Short exercise: Print out the material that follows word for word.

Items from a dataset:
══════
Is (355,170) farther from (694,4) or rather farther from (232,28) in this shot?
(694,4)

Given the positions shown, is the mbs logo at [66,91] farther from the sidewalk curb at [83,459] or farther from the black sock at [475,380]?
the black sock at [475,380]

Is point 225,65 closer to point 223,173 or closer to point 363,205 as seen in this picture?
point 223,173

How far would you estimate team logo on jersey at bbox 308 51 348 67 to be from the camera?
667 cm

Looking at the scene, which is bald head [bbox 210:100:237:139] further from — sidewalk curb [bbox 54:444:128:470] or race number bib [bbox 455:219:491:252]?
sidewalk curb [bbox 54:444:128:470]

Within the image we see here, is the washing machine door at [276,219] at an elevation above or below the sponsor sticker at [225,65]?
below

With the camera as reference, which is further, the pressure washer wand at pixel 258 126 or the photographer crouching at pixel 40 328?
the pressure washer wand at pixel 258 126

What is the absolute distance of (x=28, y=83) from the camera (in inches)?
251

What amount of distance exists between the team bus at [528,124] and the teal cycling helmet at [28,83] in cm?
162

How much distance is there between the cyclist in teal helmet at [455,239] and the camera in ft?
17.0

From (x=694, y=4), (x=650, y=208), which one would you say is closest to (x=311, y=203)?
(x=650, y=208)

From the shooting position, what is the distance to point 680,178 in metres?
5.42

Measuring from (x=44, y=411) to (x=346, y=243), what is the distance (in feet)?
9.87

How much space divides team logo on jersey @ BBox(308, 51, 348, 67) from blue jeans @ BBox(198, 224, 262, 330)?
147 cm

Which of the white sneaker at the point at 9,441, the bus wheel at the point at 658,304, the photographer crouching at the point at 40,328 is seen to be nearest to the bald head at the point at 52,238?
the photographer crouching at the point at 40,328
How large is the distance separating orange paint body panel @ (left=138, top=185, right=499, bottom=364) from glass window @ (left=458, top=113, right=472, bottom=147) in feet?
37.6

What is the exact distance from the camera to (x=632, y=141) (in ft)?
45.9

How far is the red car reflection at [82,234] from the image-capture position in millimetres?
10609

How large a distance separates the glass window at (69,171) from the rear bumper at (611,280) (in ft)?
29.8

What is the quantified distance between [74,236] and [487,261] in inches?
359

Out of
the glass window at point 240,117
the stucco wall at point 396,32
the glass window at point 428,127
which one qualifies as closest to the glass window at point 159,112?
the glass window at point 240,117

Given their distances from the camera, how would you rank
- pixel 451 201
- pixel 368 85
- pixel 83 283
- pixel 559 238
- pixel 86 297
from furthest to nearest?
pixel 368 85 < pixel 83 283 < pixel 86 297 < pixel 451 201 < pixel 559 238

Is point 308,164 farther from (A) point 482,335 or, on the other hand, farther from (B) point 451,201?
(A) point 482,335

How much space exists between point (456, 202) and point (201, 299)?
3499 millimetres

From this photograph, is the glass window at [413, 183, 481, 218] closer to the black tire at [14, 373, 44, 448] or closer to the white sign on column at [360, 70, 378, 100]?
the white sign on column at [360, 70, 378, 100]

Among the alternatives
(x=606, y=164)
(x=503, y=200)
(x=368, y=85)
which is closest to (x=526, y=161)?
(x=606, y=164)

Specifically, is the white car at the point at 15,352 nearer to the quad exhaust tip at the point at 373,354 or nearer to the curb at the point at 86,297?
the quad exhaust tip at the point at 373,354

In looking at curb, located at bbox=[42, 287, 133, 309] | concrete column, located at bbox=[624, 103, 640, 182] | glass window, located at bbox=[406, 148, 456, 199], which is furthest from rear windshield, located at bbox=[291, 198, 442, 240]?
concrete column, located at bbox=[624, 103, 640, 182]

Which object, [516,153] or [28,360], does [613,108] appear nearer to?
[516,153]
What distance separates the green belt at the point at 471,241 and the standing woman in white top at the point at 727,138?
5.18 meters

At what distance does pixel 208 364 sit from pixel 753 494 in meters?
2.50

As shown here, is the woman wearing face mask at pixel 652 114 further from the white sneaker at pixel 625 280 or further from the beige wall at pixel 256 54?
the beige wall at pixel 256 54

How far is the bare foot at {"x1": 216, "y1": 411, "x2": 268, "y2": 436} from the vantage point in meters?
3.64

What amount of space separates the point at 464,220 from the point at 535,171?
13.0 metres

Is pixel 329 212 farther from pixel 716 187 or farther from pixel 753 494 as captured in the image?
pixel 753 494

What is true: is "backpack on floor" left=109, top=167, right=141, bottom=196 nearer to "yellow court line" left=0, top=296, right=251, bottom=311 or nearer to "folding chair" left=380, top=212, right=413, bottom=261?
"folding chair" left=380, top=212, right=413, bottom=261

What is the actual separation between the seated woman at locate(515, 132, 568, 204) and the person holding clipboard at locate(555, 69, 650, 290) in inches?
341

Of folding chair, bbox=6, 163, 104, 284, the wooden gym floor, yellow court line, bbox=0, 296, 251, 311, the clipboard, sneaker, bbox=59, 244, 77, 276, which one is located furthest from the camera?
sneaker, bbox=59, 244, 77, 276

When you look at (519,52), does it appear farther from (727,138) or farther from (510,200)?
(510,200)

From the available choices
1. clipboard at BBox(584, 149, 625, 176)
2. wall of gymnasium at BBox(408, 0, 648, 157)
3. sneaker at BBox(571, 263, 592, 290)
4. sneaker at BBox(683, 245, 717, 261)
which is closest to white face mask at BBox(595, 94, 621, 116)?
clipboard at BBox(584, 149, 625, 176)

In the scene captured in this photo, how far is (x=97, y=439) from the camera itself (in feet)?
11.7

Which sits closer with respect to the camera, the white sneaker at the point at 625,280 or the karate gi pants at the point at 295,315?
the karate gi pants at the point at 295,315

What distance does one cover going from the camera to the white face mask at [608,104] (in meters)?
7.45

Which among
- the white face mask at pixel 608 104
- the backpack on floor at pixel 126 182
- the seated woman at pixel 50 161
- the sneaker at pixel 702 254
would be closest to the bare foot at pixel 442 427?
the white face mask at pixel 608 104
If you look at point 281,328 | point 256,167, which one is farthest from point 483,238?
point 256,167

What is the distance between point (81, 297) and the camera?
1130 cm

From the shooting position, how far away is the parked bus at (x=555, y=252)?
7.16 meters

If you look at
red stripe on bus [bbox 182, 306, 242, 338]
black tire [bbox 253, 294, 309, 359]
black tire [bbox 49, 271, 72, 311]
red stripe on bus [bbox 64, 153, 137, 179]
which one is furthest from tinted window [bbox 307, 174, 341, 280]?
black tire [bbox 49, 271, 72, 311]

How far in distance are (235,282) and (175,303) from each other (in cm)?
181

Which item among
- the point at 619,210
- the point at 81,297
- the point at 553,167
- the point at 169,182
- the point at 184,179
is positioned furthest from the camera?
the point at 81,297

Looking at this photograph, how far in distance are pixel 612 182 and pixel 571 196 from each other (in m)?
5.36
══════
Answer to the exercise:
Is (355,170) farther from (694,4) or rather farther from (232,28) in this shot?
(694,4)

Given the positions shown, is the mbs logo at [66,91] farther from the sidewalk curb at [83,459] or farther from the black sock at [475,380]?
the black sock at [475,380]

Is point 225,65 closer to point 223,173 or closer to point 363,205 as seen in this picture?
point 223,173

How far would you estimate team logo on jersey at bbox 308 51 348 67 to be from the camera?
667 cm

Looking at the scene, which is bald head [bbox 210:100:237:139] further from — sidewalk curb [bbox 54:444:128:470] or race number bib [bbox 455:219:491:252]?
sidewalk curb [bbox 54:444:128:470]

Within the image we see here, is the washing machine door at [276,219] at an elevation above or below the sponsor sticker at [225,65]?
below

With the camera as reference, which is further, the pressure washer wand at pixel 258 126 or the photographer crouching at pixel 40 328?
the pressure washer wand at pixel 258 126

What is the absolute distance of (x=28, y=83) from the camera (in inches)?
251

What amount of distance exists between the team bus at [528,124] and the teal cycling helmet at [28,83] in cm?
162

How much distance is there between the cyclist in teal helmet at [455,239] and the camera in ft?
17.0

From (x=694, y=4), (x=650, y=208), which one would you say is closest to (x=311, y=203)?
(x=650, y=208)

From the shooting position, what is the distance to point 680,178 in metres?
5.42

Measuring from (x=44, y=411) to (x=346, y=243), what is the distance (in feet)?
9.87

How much space divides team logo on jersey @ BBox(308, 51, 348, 67) from blue jeans @ BBox(198, 224, 262, 330)?
147 cm

Which of the white sneaker at the point at 9,441, the bus wheel at the point at 658,304, the photographer crouching at the point at 40,328 is seen to be nearest to the bald head at the point at 52,238?
the photographer crouching at the point at 40,328
How large is the distance separating orange paint body panel @ (left=138, top=185, right=499, bottom=364) from glass window @ (left=458, top=113, right=472, bottom=147) in feet?
37.6

What is the exact distance from the camera to (x=632, y=141) (in ft)?
45.9

How far is the red car reflection at [82,234] from the image-capture position in millimetres?
10609

How large a distance separates the glass window at (69,171) from the rear bumper at (611,280) (in ft)?
29.8

What is the quantified distance between [74,236] and [487,261] in inches?
359

Out of
the glass window at point 240,117
the stucco wall at point 396,32
the glass window at point 428,127
which one qualifies as closest to the glass window at point 159,112?
the glass window at point 240,117

Given their distances from the camera, how would you rank
- pixel 451 201
- pixel 368 85
- pixel 83 283
- pixel 559 238
- pixel 86 297
from furthest to nearest?
pixel 368 85 < pixel 83 283 < pixel 86 297 < pixel 451 201 < pixel 559 238

Is point 308,164 farther from (A) point 482,335 or, on the other hand, farther from (B) point 451,201?
(A) point 482,335

How much space exists between point (456, 202) and point (201, 299)?
3499 millimetres

From this photograph, is the glass window at [413, 183, 481, 218] closer to the black tire at [14, 373, 44, 448] or closer to the white sign on column at [360, 70, 378, 100]?
the white sign on column at [360, 70, 378, 100]

Among the alternatives
(x=606, y=164)
(x=503, y=200)
(x=368, y=85)
which is closest to (x=526, y=161)?
(x=606, y=164)

Specifically, is the white car at the point at 15,352 nearer to the quad exhaust tip at the point at 373,354 or nearer to the curb at the point at 86,297?
the quad exhaust tip at the point at 373,354

In looking at curb, located at bbox=[42, 287, 133, 309] | concrete column, located at bbox=[624, 103, 640, 182] | glass window, located at bbox=[406, 148, 456, 199], which is furthest from rear windshield, located at bbox=[291, 198, 442, 240]?
concrete column, located at bbox=[624, 103, 640, 182]

Which object, [516,153] or [28,360], does [613,108] appear nearer to?
[516,153]
What distance separates the green belt at the point at 471,241 and the standing woman in white top at the point at 727,138?
5.18 meters

At what distance does pixel 208 364 sit from pixel 753 494 in meters?
2.50

As shown here, is the woman wearing face mask at pixel 652 114 further from the white sneaker at pixel 625 280 or further from the beige wall at pixel 256 54?
the beige wall at pixel 256 54

How far is the bare foot at {"x1": 216, "y1": 411, "x2": 268, "y2": 436} from the vantage point in meters?
3.64

What amount of space separates the point at 464,220 from the point at 535,171?
13.0 metres

Is pixel 329 212 farther from pixel 716 187 or farther from pixel 753 494 as captured in the image?
pixel 753 494

What is true: is "backpack on floor" left=109, top=167, right=141, bottom=196 nearer to "yellow court line" left=0, top=296, right=251, bottom=311 or nearer to "folding chair" left=380, top=212, right=413, bottom=261?
"folding chair" left=380, top=212, right=413, bottom=261

What is the actual separation between the seated woman at locate(515, 132, 568, 204) and the person holding clipboard at locate(555, 69, 650, 290) in inches?
341

Of folding chair, bbox=6, 163, 104, 284, the wooden gym floor, yellow court line, bbox=0, 296, 251, 311, the clipboard, sneaker, bbox=59, 244, 77, 276, which one is located furthest from the camera?
sneaker, bbox=59, 244, 77, 276

When you look at (519,52), does it appear farther from (727,138) or farther from (510,200)?
(510,200)

From the available choices
1. clipboard at BBox(584, 149, 625, 176)
2. wall of gymnasium at BBox(408, 0, 648, 157)
3. sneaker at BBox(571, 263, 592, 290)
4. sneaker at BBox(683, 245, 717, 261)
which is closest to white face mask at BBox(595, 94, 621, 116)?
clipboard at BBox(584, 149, 625, 176)

In the scene captured in this photo, how far is (x=97, y=439) from the camera itself (in feet)?
11.7

Which sits closer with respect to the camera, the white sneaker at the point at 625,280 or the karate gi pants at the point at 295,315?
the karate gi pants at the point at 295,315

What distance does one cover going from the camera to the white face mask at [608,104] (in meters)?
7.45

Which among
- the white face mask at pixel 608 104
- the backpack on floor at pixel 126 182
- the seated woman at pixel 50 161
- the sneaker at pixel 702 254
would be closest to the bare foot at pixel 442 427?
the white face mask at pixel 608 104
If you look at point 281,328 | point 256,167, which one is farthest from point 483,238?
point 256,167

What is the distance between point (81, 297) and the camera?
1130 cm

From the shooting position, how far away is the parked bus at (x=555, y=252)?
7.16 meters

If you look at
red stripe on bus [bbox 182, 306, 242, 338]
black tire [bbox 253, 294, 309, 359]
black tire [bbox 49, 271, 72, 311]
red stripe on bus [bbox 64, 153, 137, 179]
which one is furthest from tinted window [bbox 307, 174, 341, 280]?
black tire [bbox 49, 271, 72, 311]

How far in distance are (235,282) and (175,303) from each other (in cm)?
181

Which item among
- the point at 619,210
- the point at 81,297
- the point at 553,167
- the point at 169,182
- the point at 184,179
is positioned furthest from the camera?
the point at 81,297

Looking at this photograph, how far in distance are pixel 612 182 and pixel 571 196 from each other (in m)?
5.36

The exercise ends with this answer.